Version: 0.5.0

Writing Hudi Datasets

In this section, we will cover ways to ingest new changes from external sources or even other Hudi datasets using the DeltaStreamer tool, as well as speeding up large Spark jobs via upserts using the Hudi datasource. Such datasets can then be queried using various query engines.

Write Operations

Before that, it may be helpful to understand the 3 different write operations provided by Hudi datasource or the delta streamer tool and how best to leverage them. These operations can be chosen/changed across each commit/deltacommit issued against the dataset.

UPSERT : This is the default operation where the input records are first tagged as inserts or updates by looking up the index and the records are ultimately written after heuristics are run to determine how best to pack them on storage to optimize for things like file sizing. This operation is recommended for use-cases like database change capture where the input almost certainly contains updates.
INSERT : This operation is very similar to upsert in terms of heuristics/file sizing but completely skips the index lookup step. Thus, it can be a lot faster than upserts for use-cases like log de-duplication (in conjunction with options to filter duplicates mentioned below). This is also suitable for use-cases where the dataset can tolerate duplicates, but just need the transactional writes/incremental pull/storage management capabilities of Hudi.
BULK_INSERT : Both upsert and insert operations keep input records in memory to speed up storage heuristics computations faster (among other things) and thus can be cumbersome for initial loading/bootstrapping a Hudi dataset at first. Bulk insert provides the same semantics as insert, while implementing a sort-based data writing algorithm, which can scale very well for several hundred TBs of initial load.
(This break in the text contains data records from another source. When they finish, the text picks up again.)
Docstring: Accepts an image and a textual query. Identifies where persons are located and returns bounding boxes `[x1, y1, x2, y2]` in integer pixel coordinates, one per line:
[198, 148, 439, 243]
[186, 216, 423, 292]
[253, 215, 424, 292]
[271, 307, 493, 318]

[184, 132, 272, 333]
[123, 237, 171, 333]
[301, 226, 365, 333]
However, this just does a best-effort job at sizing files vs guaranteeing file sizes like inserts/upserts do.

DeltaStreamer

The HoodieDeltaStreamer utility (part of hudi-utilities-bundle) provides the way to ingest from different sources such as DFS or Kafka, with the following capabilities.

Exactly once ingestion of new events from Kafka, incremental imports from Sqoop or output of HiveIncrementalPuller or files under a DFS folder
Support json, avro or a custom record types for the incoming data
Manage checkpoints, rollback & recovery
Leverage Avro schemas from DFS or Confluent schema registry.
Support for plugging in transformations

Command line options describe capabilities in more detail

[hoodie]$ spark-submit --class org.apache.hudi.utilities.deltastreamer.HoodieDeltaStreamer `ls packaging/hudi-utilities-bundle/target/hudi-utilities-bundle-*.jar` --help
Usage: <main class> [options]
  Options:
    --commit-on-errors
        Commit even when some records failed to be written
      Default: false
    --enable-hive-sync
          Enable syncing to hive
       Default: false
    --filter-dupes
          Should duplicate records from source be dropped/filtered outbefore 
          insert/bulk-insert 
      Default: false
    --help, -h
    --hudi-conf
          Any configuration that can be set in the properties file (using the CLI 
          parameter "--propsFilePath") can also be passed command line using this 
          parameter 
          Default: []
    --op
      Takes one of these values : UPSERT (default), INSERT (use when input is
      purely new data/inserts to gain speed)
      Default: UPSERT
      Possible Values: [UPSERT, INSERT, BULK_INSERT]
    --payload-class
      subclass of HoodieRecordPayload, that works off a GenericRecord.
      Implement your own, if you want to do something other than overwriting
      existing value
      Default: org.apache.hudi.OverwriteWithLatestAvroPayload
    --props
      path to properties file on localfs or dfs, with configurations for
      Hudi client, schema provider, key generator and data source. For
      Hudi client props, sane defaults are used, but recommend use to
      provide basic things like metrics endpoints, hive configs etc. For
      sources, referto individual classes, for supported properties.
      Default: file:///Users/vinoth/bin/hoodie/src/test/resources/delta-streamer-config/dfs-source.properties
    --schemaprovider-class
      subclass of org.apache.hudi.utilities.schema.SchemaProvider to attach
      schemas to input & target table data, built in options:
      FilebasedSchemaProvider
      Default: org.apache.hudi.utilities.schema.FilebasedSchemaProvider
    --source-class
      Subclass of org.apache.hudi.utilities.sources to read data. Built-in
      options: org.apache.hudi.utilities.sources.{JsonDFSSource (default),
      AvroDFSSource, JsonKafkaSource, AvroKafkaSource, HiveIncrPullSource}
      Default: org.apache.hudi.utilities.sources.JsonDFSSource
    --source-limit
      Maximum amount of data to read from source. Default: No limit For e.g:
      DFSSource => max bytes to read, KafkaSource => max events to read
      Default: 9223372036854775807
    --source-ordering-field
      Field within source record to decide how to break ties between records
      with same key in input data. Default: 'ts' holding unix timestamp of
      record
      Default: ts
    --spark-master
      spark master to use.
      Default: local[2]
  * --target-base-path
      base path for the target Hudi dataset. (Will be created if did not
      exist first time around. If exists, expected to be a Hudi dataset)
  * --target-table
      name of the target table in Hive
    --transformer-class
      subclass of org.apache.hudi.utilities.transform.Transformer. UDF to
      transform raw source dataset to a target dataset (conforming to target
      schema) before writing. Default : Not set. E:g -
      org.apache.hudi.utilities.transform.SqlQueryBasedTransformer (which
      allows a SQL query template to be passed as a transformation function)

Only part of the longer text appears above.